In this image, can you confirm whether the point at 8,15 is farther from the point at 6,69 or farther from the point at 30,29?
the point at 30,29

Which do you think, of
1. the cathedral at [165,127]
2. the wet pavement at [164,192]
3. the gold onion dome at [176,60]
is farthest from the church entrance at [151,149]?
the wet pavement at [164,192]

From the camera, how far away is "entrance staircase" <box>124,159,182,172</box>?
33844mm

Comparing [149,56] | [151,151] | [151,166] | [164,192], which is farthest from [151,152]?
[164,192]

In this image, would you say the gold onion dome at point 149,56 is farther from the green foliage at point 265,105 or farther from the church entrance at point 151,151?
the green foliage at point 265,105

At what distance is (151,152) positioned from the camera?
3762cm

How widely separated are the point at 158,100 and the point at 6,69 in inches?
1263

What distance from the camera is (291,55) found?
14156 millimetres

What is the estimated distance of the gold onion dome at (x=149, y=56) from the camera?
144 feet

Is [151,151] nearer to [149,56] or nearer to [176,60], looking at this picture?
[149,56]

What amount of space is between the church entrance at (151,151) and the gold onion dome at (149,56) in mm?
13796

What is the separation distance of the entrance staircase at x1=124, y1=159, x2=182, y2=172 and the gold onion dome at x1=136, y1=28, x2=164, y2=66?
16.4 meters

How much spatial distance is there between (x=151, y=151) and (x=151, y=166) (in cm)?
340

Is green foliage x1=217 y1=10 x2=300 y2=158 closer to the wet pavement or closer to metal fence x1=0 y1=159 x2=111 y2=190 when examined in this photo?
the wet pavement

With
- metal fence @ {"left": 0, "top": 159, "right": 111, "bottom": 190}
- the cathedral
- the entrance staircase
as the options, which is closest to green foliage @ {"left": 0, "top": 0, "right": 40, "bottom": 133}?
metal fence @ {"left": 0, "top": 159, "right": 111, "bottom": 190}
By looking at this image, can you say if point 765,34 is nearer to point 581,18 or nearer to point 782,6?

◆ Exercise goal
Convert every line of the listing above into a JSON list of strings, one string per line, with blank lines omitted.

◆ Response for this exercise
[
  "In this image, can you confirm whether the point at 8,15 is farther from the point at 6,69 or farther from the point at 30,29?",
  "the point at 30,29",
  "Which do you think, of",
  "1. the cathedral at [165,127]",
  "2. the wet pavement at [164,192]",
  "3. the gold onion dome at [176,60]",
  "is farthest from the church entrance at [151,149]?",
  "the wet pavement at [164,192]",
  "From the camera, how far away is \"entrance staircase\" <box>124,159,182,172</box>?",
  "33844mm",
  "Comparing [149,56] | [151,151] | [151,166] | [164,192], which is farthest from [151,152]?",
  "[164,192]",
  "In this image, would you say the gold onion dome at point 149,56 is farther from the green foliage at point 265,105 or farther from the church entrance at point 151,151?",
  "the green foliage at point 265,105",
  "At what distance is (151,152) positioned from the camera?",
  "3762cm",
  "How widely separated are the point at 158,100 and the point at 6,69 in inches?",
  "1263",
  "What distance from the camera is (291,55) found?",
  "14156 millimetres",
  "What is the estimated distance of the gold onion dome at (x=149, y=56) from the camera?",
  "144 feet",
  "Is [151,151] nearer to [149,56] or nearer to [176,60], looking at this picture?",
  "[149,56]",
  "What amount of space is between the church entrance at (151,151) and the gold onion dome at (149,56) in mm?",
  "13796",
  "What is the separation distance of the entrance staircase at x1=124, y1=159, x2=182, y2=172 and the gold onion dome at x1=136, y1=28, x2=164, y2=66?",
  "16.4 meters",
  "How much spatial distance is there between (x=151, y=151) and (x=151, y=166) (in cm)?",
  "340",
  "Is green foliage x1=217 y1=10 x2=300 y2=158 closer to the wet pavement or closer to metal fence x1=0 y1=159 x2=111 y2=190 when examined in this photo?",
  "the wet pavement",
  "With",
  "- metal fence @ {\"left\": 0, \"top\": 159, \"right\": 111, \"bottom\": 190}",
  "- the cathedral",
  "- the entrance staircase",
  "as the options, which is closest to green foliage @ {\"left\": 0, \"top\": 0, \"right\": 40, \"bottom\": 133}?",
  "metal fence @ {\"left\": 0, \"top\": 159, \"right\": 111, \"bottom\": 190}",
  "By looking at this image, can you say if point 765,34 is nearer to point 581,18 or nearer to point 782,6?"
]